- Data items -
________

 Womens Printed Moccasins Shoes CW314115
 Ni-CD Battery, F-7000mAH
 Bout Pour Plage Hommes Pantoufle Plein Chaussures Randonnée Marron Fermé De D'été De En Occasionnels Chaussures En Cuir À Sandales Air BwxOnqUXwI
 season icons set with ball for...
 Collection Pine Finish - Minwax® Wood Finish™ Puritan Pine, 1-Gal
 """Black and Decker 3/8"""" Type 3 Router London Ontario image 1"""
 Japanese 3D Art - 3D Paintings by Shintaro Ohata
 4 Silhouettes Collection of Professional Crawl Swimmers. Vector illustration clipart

________

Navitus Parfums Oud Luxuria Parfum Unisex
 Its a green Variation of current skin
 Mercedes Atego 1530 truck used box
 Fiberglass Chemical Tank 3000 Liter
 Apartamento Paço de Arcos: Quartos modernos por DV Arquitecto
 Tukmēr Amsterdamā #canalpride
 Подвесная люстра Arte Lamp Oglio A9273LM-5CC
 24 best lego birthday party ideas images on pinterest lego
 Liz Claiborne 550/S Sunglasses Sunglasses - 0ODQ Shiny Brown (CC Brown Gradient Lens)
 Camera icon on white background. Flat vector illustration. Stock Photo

________

- GOAL OF THE EXERCISE -
In the entries above, restate word for word the lines between the one holding "Liz Claiborne 550/S" and the one holding "Camera icon on", inclusive, and nothing besides.

- RESULT -
 Liz Claiborne 550/S Sunglasses Sunglasses - 0ODQ Shiny Brown (CC Brown Gradient Lens)
 Camera icon on white background. Flat vector illustration. Stock Photo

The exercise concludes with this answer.